10. The militia will not be marched across the country; they will only want to serve close to home.

A sample of this is to be observed in the exaggerated and improbable suggestions which have taken place respecting the power of calling for the services of the militia. That of New Hampshire is to be marched to Georgia, of Georgia to New Hampshire, of New York to Kentucky, and of Kentucky to Lake Champlain. Nay, the debts due to the French and Dutch are to be paid in militiamen instead of louis d'ors and ducats. At one moment there is to be a large army to lay prostrate the liberties of the people; at another moment the militia of Virginia are to be dragged from their homes five or six hundred miles, to tame the republican contumacy4 of Massachusetts; and that of Massachusetts is to be transported an equal distance to subdue the refractory haughtiness of the aristocratic Virginians. Do the persons who rave at this rate imagine that their art or their eloquence can impose any conceits or absurdities upon the people of America for infallible truths?

11. Maybe we will need and have an army, maybe not, but we will always have the militia, to check it if there is one, or to protect us, if there is not.

If there should be an army to be made use of as the engine of despotism, what need of the militia? If there should be no army, whither would the militia, irritated by being called upon to undertake a distant and hopeless expedition, for the purpose of riveting the chains of slavery upon a part of their countrymen, direct their course, but to the seat of the tyrants, who had meditated so foolish as well as so wicked a project, to crush them in their imagined intrenchments of power, and to make them an example of the just vengeance of an abused and incensed people? Is this the way in which usurpers stride to dominion over a numerous and enlightened nation? Do they begin by exciting the detestation of the very instruments of their intended usurpations? Do they usually commence their career by wanton and disgustful acts of power, calculated to answer no end, but to draw upon themselves universal hatred and execration? Are suppositions of this sort the sober admonitions of discerning patriots to a discerning people? Or are they the inflammatory ravings of incendiaries or distempered enthusiasts? If we were even to suppose the national rulers actuated by the most ungovernable ambition, it is impossible to believe that they would employ such preposterous means to accomplish their designs.

12. The militia can be, and in the war was, marched into a neighboring state.
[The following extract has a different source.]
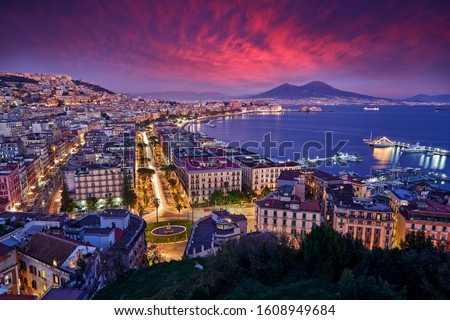 Naples, twilight evening pink violet sunset. Town Napoli in Italy, travelling in the Europe. Urban landscape with city, sea, hills and Vesuvio Volcano. Beautiful sunset sky, end of the day. Royalty-Free Stock Photo #1608949684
In times of insurrection, or invasion, it would be natural and proper that the militia of a neighboring State should be marched into another, to resist a common enemy, or to guard the republic against the violence of faction or sedition. This was frequently the case, in respect to the first object, in the course of the late war; and this mutual succor is, indeed, a principal end of our political association. If the power of affording it be placed under the direction of the Union, there will be no danger of a supine5 and listless inattention to the dangers of a neighbor, till its near approach had superadded the incitements of self-preservation to the too feeble impulses of duty and sympathy.

PUBLIUS.

TimePortal06 Mar 2025 5:24 p.m. PST

Back when I was college an interesting debate on a well regulated militias.
The task of transposing data on a 1770s concept to a 1970s idea.
Well regulated militia would not be the modern National Guard. The National Guard would be State units.
The discussion examined how early American settlements were defended. The US Army assigned an officer to each settlement who was responsible for drilling or at least leading the local settlers/ militia.this was clearly shown when examining the settlements of the Mississippi territory which include Alabama. This was the situation prior and during the Creek War.